LastNSplitter

class rectools.model_selection.last_n_split.LastNSplitter(n: int, n_splits: int = 1, filter_cold_users: bool = True, filter_cold_items: bool = True, filter_already_seen: bool = True)[source]

Bases: Splitter

Splitter for cross-validation by leave-one-out / leave-k-out scheme (recent activity). Generate train and test putting last n interactions for each user in test and all of his previous interactions in train. Cross-validation is achieved with sliding window over each users interactions history.

This technique may be used for sequential recommendation scenarios. It is common in research papers on sequential recommendations. But it doesn’t fully prevent data leak from the future.

It is also possible to exclude cold users and items and already seen items.

Parameters
  • n (int) – Number of interactions for each user that will be included in test.

  • n_splits (int, default 1) – Number of test folds.

  • filter_cold_users (bool, default True) – If True, users that are not present in train will be excluded from test. WARNING: both cold and warm users will be excluded from test.

  • filter_cold_items (bool, default True) – If True, items that are not present in train will be excluded from test. WARNING: both cold and warm items will be excluded from test.

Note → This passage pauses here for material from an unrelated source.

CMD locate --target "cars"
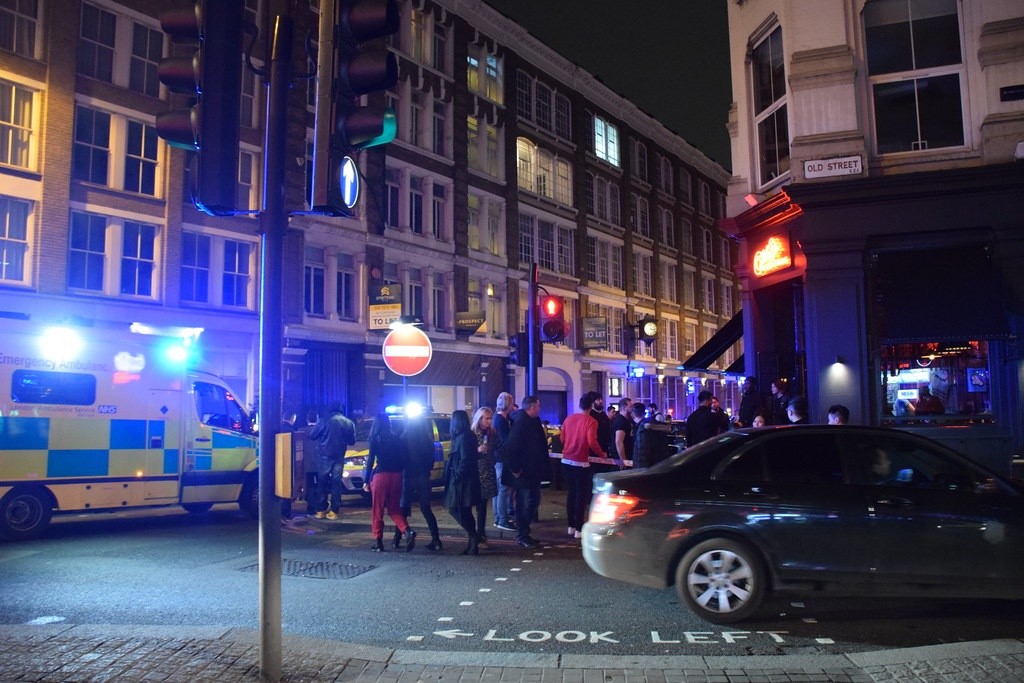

  • filter_already_seen (bool, default True) – If True, pairs (user, item) that are present in train will be excluded from test.

Examples

>>> from rectools import Columns
>>> df = pd.DataFrame(
...     [
...         [1, 1, 1, "2021-09-01"], # 0
...         [1, 2, 1, "2021-09-02"], # 1
...         [1, 1, 1, "2021-09-03"], # 2
...         [1, 2, 1, "2021-09-04"], # 3
...         [1, 2, 1, "2021-09-05"], # 4
...         [2, 1, 1, "2021-08-20"], # 5
...         [2, 2, 1, "2021-08-21"], # 6
...         [2, 2, 1, "2021-08-22"], # 7
...     ],
...     columns=[Columns.User, Columns.Item, Columns.Weight, Columns.Datetime],
... ).astype({Columns.Datetime: "datetime64[ns]"})
>>> interactions = Interactions(df)
>>>
>>> splitter = LastNSplitter(2, 2, False, False, False)
>>> for train_ids, test_ids, _ in splitter.split(interactions):
...     print(train_ids, test_ids)
[0] [1 2 5]
[0 1 2 5] [3 4 6 7]
>>>
>>> splitter = LastNSplitter(2, 2, True, False, False)
>>> for train_ids, test_ids, _ in splitter.split(interactions):
...     print(train_ids, test_ids)
[0] [1 2]
[0 1 2 5] [3 4 6 7]
Inherited-members

Parameters
  • n (int) –

  • n_splits (int) –

  • filter_cold_users (bool) –

  • filter_cold_items (bool) –

  • filter_already_seen (bool) –

Methods

filter(interactions, collect_fold_stats, ...)

Filter train and test indexes from one fold based on filter_cold_users, filter_cold_items,`filter_already_seen` class fields.

split(interactions[, collect_fold_stats])

Split interactions into folds and apply filtration to the result.